Peki bu hedeflere ulaşılıp ulaşılamadığı nasıl değerlendiriliyor? Prof. Ekholm bununla ilgili çok ilginç bir örnek verdi. Bağımsız hareket edebilme yetkinliğinin kazanılıp kazanılmadığını ölçmek için yıl sonu değerlendirme formunda yönetilen sorulardan biri şöyleymiş:

Öğretmeniniz bir malzemenin üretim aşamalarını öğrenmeniz için kütüphaneden gidip konuyla ilgili araştırma yapmanızı ödev olarak veriyor. Ancak sizin bir komşunuz var ve ona telefonla ulaşarak daha kısa zamanda ve daha çabuk bu konu hakkında bilgi edinebilirsin. Bu durumda ne yaparsın?

a) Öğretmen kütüphaneye git dediyse, kütüphaneye gider orada araştırma yaparım.
b) Kendi fikrimi uygulamaya koymak için öğretmenden izin isterim. O izin verirse komşuma sorarım.
c) Kendi fikrimi hemen uygulamaya geçerim. Öğretmenin bu kararımla ilgili tepkisi konusunda risk alırım.

Öğrencilerin bu soruya verdikleri cevapları ben size burada aktarmayacağım. Bununla beraber, İsveç eğitim sisteminin öğrencilerine kazandırmak istediği davranışın C şıkkı olduğunu vurgulamakta fayda olduğunu düşünüyorum. (Türkiye’de sanırım hala öğretmen ne derse o geçerlidir mantığı devam ettiği için, C şıkkını işaretleyenlerin nasıl bir riskle karşı karşıya olduklarını hayal etmek zor olmasa gerek.)

Verilen diğer bir örnekte ise öğrencilerin araştırmacı kimliği kazandırılarak değerlendirme sürecine nasıl dahil edildiğini açıklıyordu. Seçilen öğrenciler gözlemci yetkinliği kazanmak için ders sırasındaki farklı örüntüleri nasıl ayırt edebilecekleri ile ilgili bir eğitim aldıktan sonra iki hafta boyunda dersin 15 dakikalık bölümünün nasıl geçtiğini notlarına kaydederler. Bu araştırma sonucunda dersin 15 dakikalık bölümünün yüzde kaçında öğretmenin dinlenildiği, öğrencilerin bireysel çalıştıkları, grup çalışması yapıldığı, tartışmalar yapıldığı, araştırma yapıldığı ya da bilgisayar başında geçirildiği belirlenir. (Bu araştırma ile ilgili sonuçları da Ekholm konferans sırasında aktardı. Dikkatimi çeken nokta, lise de araştırma yapılarak geçirilen vaktin ilköğretime göre daha düşük çıkmış olmasıydı ki bu konu hakkında tartışmaların başladığını konuşmacı yaptığı açıklamalarla ifade etti.)

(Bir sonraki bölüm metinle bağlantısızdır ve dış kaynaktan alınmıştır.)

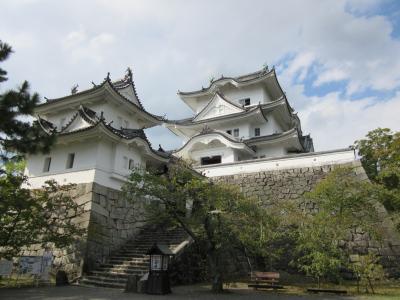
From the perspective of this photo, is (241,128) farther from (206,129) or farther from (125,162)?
(125,162)

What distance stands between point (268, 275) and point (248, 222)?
1771 millimetres

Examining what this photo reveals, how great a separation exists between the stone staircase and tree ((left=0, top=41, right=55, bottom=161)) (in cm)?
529

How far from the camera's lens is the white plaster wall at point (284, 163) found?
16.7 m

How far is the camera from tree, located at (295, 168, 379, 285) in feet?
33.5

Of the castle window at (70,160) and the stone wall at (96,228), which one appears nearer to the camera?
the stone wall at (96,228)

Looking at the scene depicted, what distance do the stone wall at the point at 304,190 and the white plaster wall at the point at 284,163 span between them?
0.26 m

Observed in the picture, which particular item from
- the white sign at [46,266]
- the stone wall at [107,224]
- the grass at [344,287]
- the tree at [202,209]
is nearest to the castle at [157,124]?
the stone wall at [107,224]

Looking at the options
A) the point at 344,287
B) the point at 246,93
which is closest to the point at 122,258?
the point at 344,287

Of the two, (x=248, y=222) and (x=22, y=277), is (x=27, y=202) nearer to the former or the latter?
(x=22, y=277)

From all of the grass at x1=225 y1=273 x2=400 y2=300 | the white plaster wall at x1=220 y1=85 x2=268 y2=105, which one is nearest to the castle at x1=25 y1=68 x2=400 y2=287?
the white plaster wall at x1=220 y1=85 x2=268 y2=105

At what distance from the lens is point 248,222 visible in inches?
440

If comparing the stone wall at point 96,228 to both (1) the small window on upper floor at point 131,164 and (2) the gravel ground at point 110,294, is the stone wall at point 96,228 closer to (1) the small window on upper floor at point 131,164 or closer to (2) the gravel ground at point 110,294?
(1) the small window on upper floor at point 131,164

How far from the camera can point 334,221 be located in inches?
430

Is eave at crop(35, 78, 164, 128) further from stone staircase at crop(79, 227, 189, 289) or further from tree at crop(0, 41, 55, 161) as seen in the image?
tree at crop(0, 41, 55, 161)
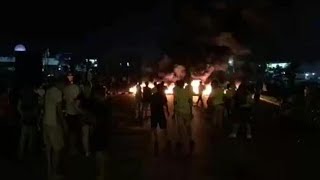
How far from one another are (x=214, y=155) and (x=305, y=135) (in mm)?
5822

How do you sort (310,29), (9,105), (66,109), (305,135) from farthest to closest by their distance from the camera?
(310,29), (305,135), (9,105), (66,109)

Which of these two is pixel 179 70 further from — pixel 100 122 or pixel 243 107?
pixel 100 122

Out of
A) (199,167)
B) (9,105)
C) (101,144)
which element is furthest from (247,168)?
(9,105)

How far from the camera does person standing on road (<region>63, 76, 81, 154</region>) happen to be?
12.7m

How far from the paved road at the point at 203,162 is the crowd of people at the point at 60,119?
1.36 feet

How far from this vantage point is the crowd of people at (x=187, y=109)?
1414 centimetres

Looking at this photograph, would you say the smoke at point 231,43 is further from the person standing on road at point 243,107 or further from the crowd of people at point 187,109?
the person standing on road at point 243,107

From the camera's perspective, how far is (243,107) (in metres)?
Answer: 17.2

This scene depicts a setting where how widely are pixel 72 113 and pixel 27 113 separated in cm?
90

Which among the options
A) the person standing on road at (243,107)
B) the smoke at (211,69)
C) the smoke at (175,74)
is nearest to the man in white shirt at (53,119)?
the person standing on road at (243,107)

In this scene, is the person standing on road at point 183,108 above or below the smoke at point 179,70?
below

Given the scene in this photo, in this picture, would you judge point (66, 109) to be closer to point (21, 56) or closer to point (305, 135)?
point (21, 56)

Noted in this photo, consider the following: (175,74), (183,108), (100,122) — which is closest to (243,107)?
(183,108)

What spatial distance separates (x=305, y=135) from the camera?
62.6 ft
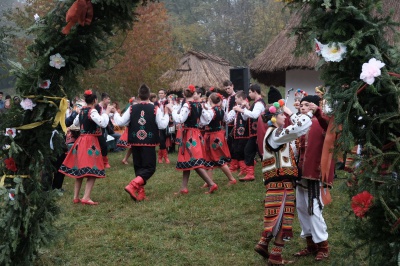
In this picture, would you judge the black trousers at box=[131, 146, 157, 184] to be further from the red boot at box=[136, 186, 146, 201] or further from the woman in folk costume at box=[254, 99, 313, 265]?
the woman in folk costume at box=[254, 99, 313, 265]

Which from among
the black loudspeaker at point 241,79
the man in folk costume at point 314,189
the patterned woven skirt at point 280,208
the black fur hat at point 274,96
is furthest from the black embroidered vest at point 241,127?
the patterned woven skirt at point 280,208

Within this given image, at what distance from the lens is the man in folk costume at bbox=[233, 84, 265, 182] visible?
10164 millimetres

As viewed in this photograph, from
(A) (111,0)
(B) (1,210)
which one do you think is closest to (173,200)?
(B) (1,210)

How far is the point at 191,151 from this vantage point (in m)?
9.38

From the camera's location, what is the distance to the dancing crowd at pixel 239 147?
18.9ft

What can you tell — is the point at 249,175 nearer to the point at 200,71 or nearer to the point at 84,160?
the point at 84,160

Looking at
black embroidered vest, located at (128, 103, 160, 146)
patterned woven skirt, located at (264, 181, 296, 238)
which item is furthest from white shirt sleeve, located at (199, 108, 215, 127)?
patterned woven skirt, located at (264, 181, 296, 238)

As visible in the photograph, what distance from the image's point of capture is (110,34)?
4.79m

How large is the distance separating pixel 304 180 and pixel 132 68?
12.5m

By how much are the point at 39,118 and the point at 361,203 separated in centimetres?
271

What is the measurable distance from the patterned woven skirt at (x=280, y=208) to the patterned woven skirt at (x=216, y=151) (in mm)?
4266

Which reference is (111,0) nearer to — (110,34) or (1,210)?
(110,34)

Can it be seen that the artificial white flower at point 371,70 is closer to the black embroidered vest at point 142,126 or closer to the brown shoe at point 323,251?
the brown shoe at point 323,251

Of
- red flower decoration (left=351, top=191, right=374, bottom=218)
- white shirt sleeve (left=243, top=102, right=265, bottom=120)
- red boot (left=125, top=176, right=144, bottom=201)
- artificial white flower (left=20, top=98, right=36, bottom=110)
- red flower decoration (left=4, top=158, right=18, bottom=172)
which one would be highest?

Konferansla ilgili notlarımın birinci bölümünü burada bitiriyorum. Konuyla ilgili devam yazımda değerlendirme sistemiyle ilgili detaylara, öğretmenlerin ve müdürlerin görev ve sorumluluklarıyla ilgili noktalara yer vereceğim. Bu yazıma kadar sizden düşünmenizi istiyorum. İsveç’te uygulanan böyle bir model Türkiye’de uygulanabilir mi? Uygulanamaz diyorsanız, neden uygulanamaz? Bir başka sorum da Türk Milli Eğitimi’nin hedefleriyle İsveç Eğitimi’nin hedefleri ne derece paralel? İsveç tarafından belirlenmiş hedeflerde Türk toplum yapısına uymayan bir özellik var mı?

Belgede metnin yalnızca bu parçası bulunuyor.